Um das Problem des Co-Verhaltens zu umgehen und möglichst früh eine Änderungsabsicht herbeizuführen, empfehlen sich folgende Maßnahmen:
- Sensibilisierung, Aufklärung und Handlungsempfehlungen bzgl. Co-Verhalten für Führungskräfte und Personalverantwortliche (z.B. Schulungen, Vorträge, Seminare)
- Sensibilisierung und Aufklärung bzgl. Co-Verhalten für Mitarbeiter*innen (z.B. Vorträge, Aktionen im Rahmen von Gesundheitstagen)
- Eine offene Gesprächskultur, frühzeitiges Ansprechen von beobachteten Problemen, ein offenes Ohr für Betroffene und deren Kolleg*innen
- Aufzeigen von Hilfen, Unterstützungsangeboten und Konsequenzen im Rahmen von Interventionsgesprächen innerhalb der betrieblichen Suchtprävention (siehe auch den Beitrag in diesem Blog: https://wirtschaftspsychologie-rhein-ruhr.de/2021/04/26/betriebliche-suchtpraevention-2/)
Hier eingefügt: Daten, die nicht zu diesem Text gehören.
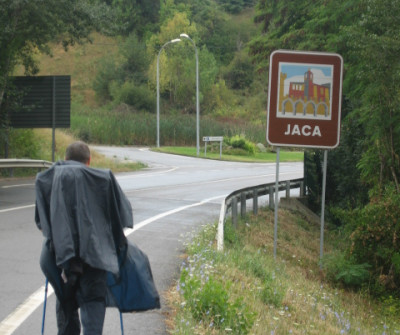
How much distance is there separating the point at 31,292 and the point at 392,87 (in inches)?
322

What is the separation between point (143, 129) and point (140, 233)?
151ft

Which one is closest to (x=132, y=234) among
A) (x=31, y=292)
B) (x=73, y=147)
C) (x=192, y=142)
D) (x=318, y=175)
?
(x=31, y=292)

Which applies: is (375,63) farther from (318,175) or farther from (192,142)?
(192,142)

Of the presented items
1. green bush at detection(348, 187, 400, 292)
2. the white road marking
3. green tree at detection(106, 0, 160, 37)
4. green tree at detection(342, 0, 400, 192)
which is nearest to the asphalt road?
the white road marking

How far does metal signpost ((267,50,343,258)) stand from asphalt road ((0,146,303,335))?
2617 mm

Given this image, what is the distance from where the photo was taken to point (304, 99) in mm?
12172

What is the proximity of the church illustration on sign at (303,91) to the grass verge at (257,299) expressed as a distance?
7.92 ft

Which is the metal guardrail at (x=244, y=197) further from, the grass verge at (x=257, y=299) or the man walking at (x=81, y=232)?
the man walking at (x=81, y=232)

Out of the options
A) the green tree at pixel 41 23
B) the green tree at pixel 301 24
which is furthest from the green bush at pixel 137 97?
the green tree at pixel 41 23

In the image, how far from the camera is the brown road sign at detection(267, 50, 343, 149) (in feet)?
39.6

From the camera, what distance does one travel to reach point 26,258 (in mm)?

Sollten Sie Hilfe und Unterstützung bei der Umsetzung von Maßnahmen im Zusammenhang der betrieblichen Suchtprävention wünschen, so sprechen Sie uns gerne an.
Quellen:
Rehwald,, R., Reineke, G., Wienemann, E. & Zinke, E. (2008). Betriebliche Suchtprävention und Suchthilfe. Ein Ratgeber. Frankfurt am Main: Bund Verlag.
Schneider, R. (2019). Die Suchtfibel. Schneider Verlag Hohengehren.